On Fri, Jun 29, 2001 at 02:52:03AM +0200, Bart Lateur wrote:
> On Tue, 19 Jun 2001 14:51:43 -0500, Jarkko Hietaniemi wrote:
> 
> >But a locale is a collection of user preferences.  How I want
> >my dates to be formatted, how I want my strings to be sorted.
> 
> That's not right. If I do a text conversion from Windows to Mac, I would

Arguing with me on this is pointless, take it to the standardizing
bodies :-)

> want to source to use the CP-1522 locale, and the output the MAc-Roman
> locale.

That's not a locale issue.  It's a character set conversion issue.

> If I have a file in French, and a file in Chinese, I want one to
> be treated as French, and the other as Chinese.

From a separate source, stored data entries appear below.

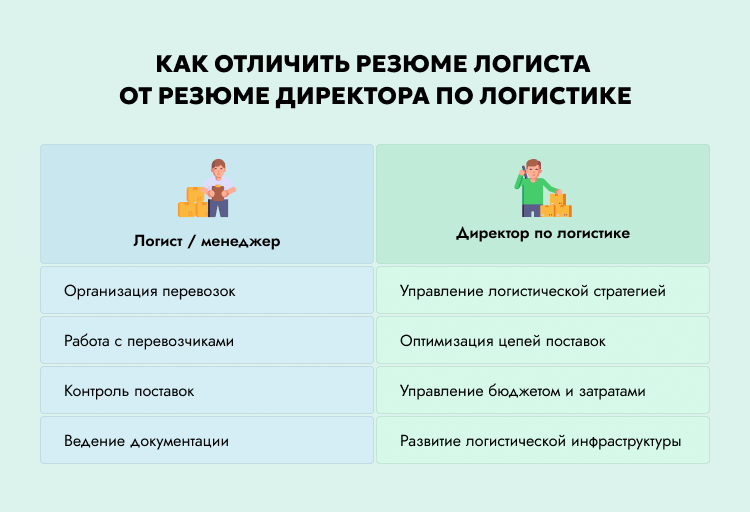 КАК ОТЛИЧИТЬ РЕЗЮМЕ ЛОГИСТА ОТ РЕЗЮМЕ ДИРЕКТОРА ПО ЛОГИСТИКЕ

| Логист / менеджер | Директор по логистике |
|---|---|
| Организация перевозок | Управление логистической стратегией |
| Работа с перевозчиками | Оптимизация цепей поставок |
| Контроль поставок | Управление бюджетом и затратами |
| Ведение документации | Развитие логистической инфраструктуры |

And what do you do one you have a list of say, employees, with
French, Chinese, and Spanish names, and you want to show them
some order, and how does your fellow Chinese or Hindi worker
want to see the same list ordered...?

Also, please don't confuse locales with 'languages'.  To start with,
there's no definition of 'language' that people can agree on.  Usually
the existing locale definitions try to work around this fuzziness by
having (language,country) pairs, but that is just a partial solution.

> If this can't be done, I don't need locale's. I'll make my own
> kludges thank you very much.

-- 
$jhi++; # http://www.iki.fi/jhi/
        # There is this special biologist word we use for 'stable'.